Given information:
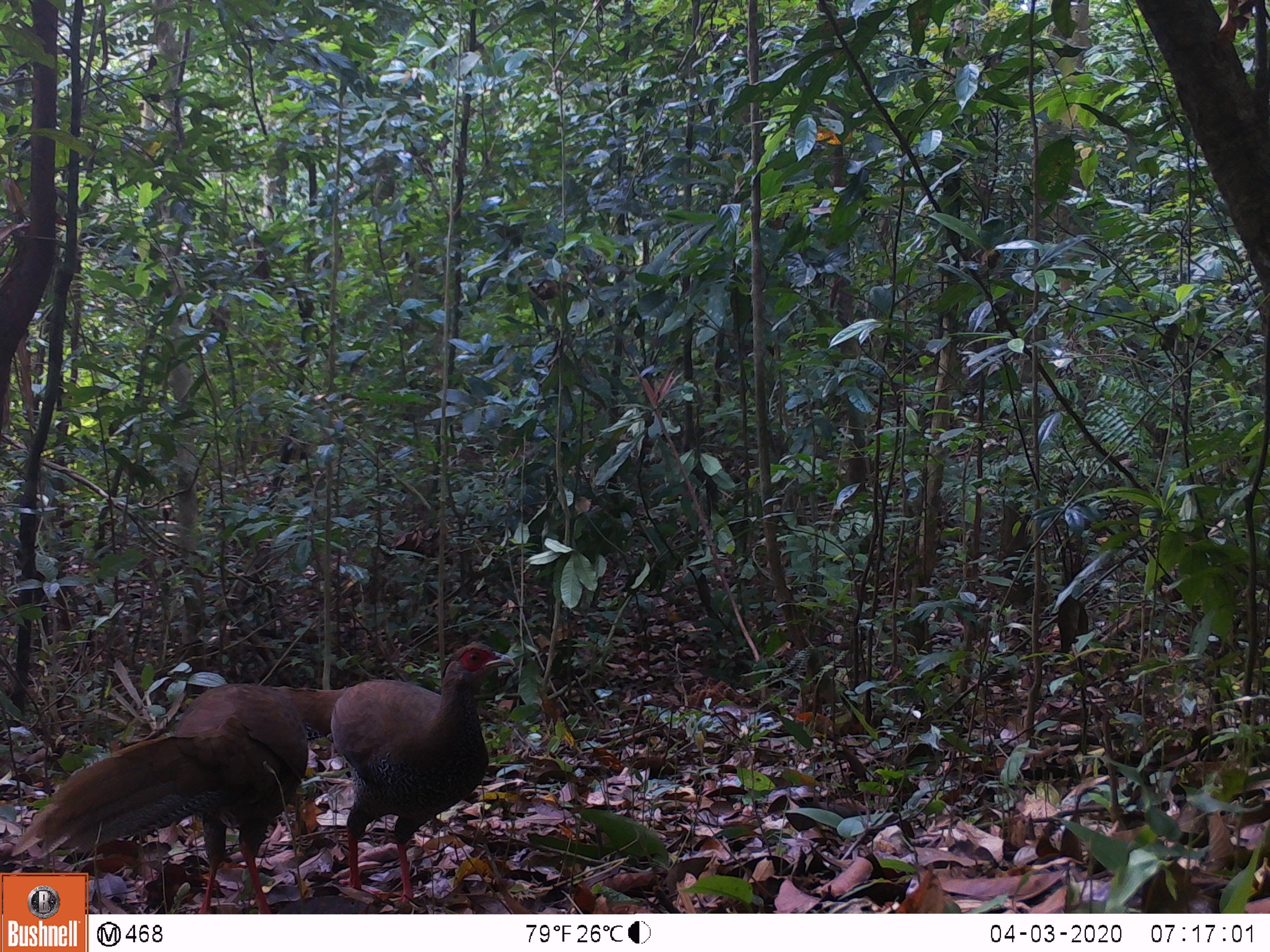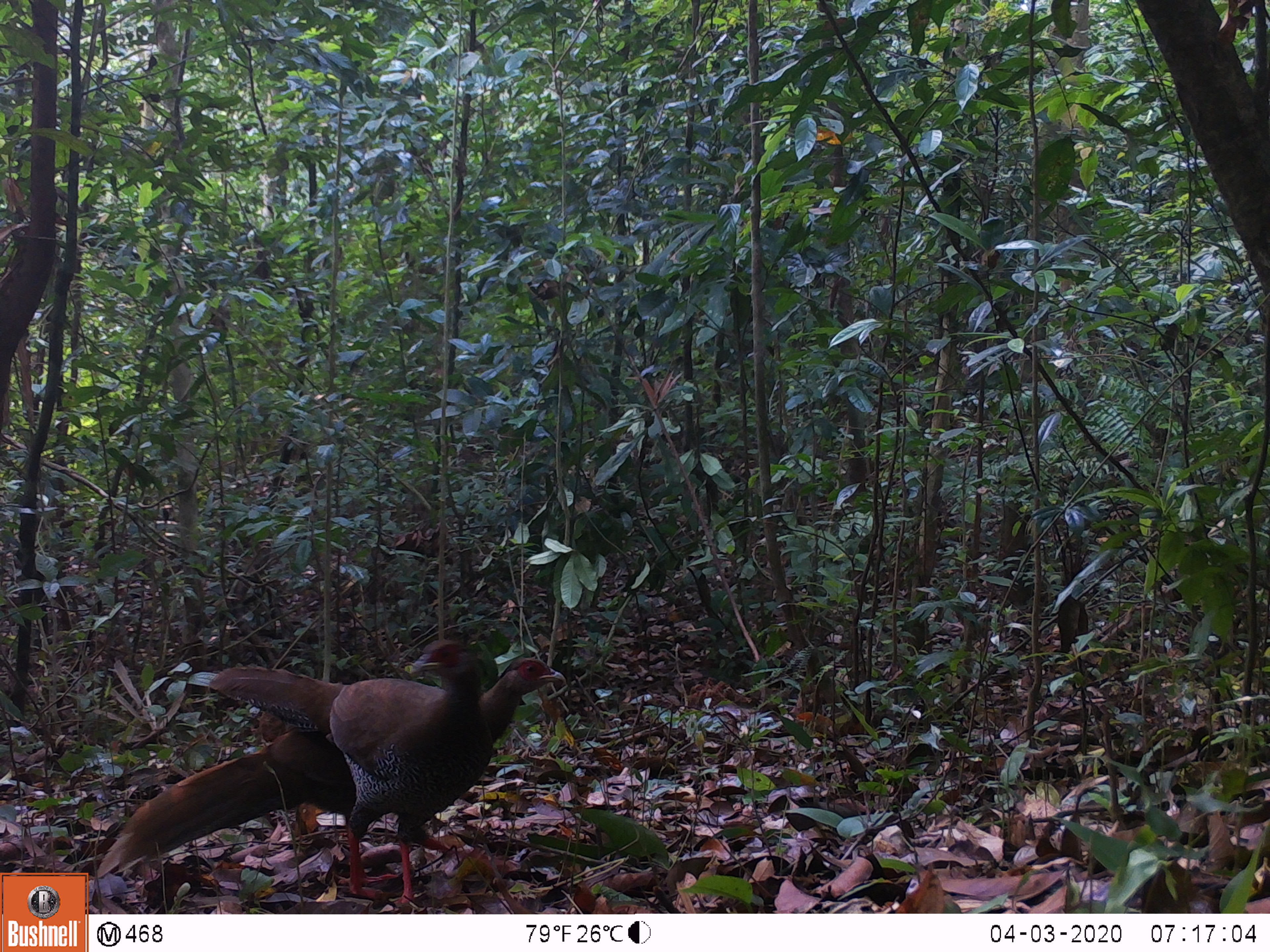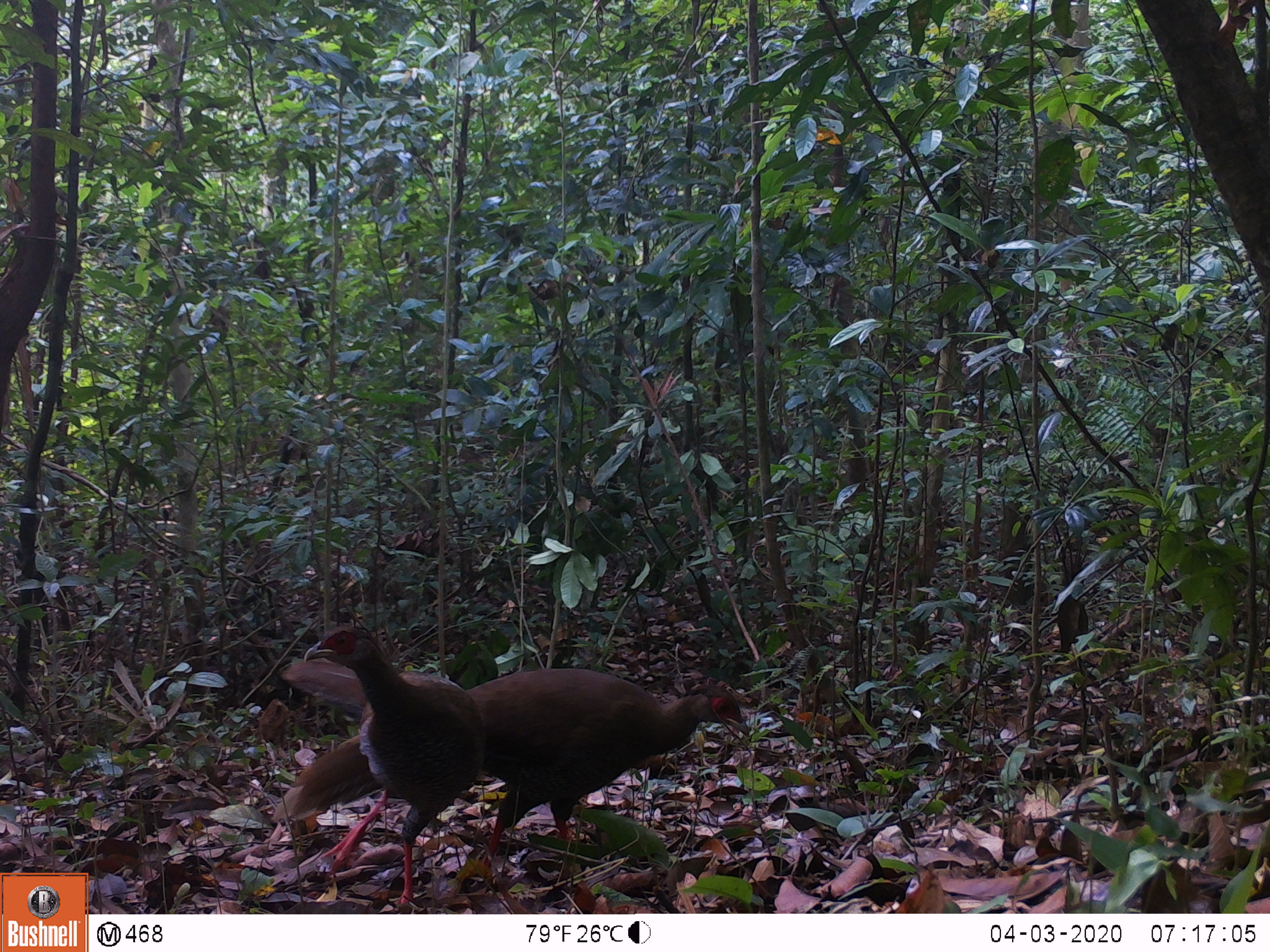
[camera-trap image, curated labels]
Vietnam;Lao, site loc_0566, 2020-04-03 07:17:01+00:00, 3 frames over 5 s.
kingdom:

Try it: Write out the listing word for word, omitting the pictures it holds.

Response area:
[camera-trap image, curated labels]
Vietnam;Lao, site loc_0566, 2020-04-03 07:17:01+00:00, 3 frames over 5 s.
kingdom:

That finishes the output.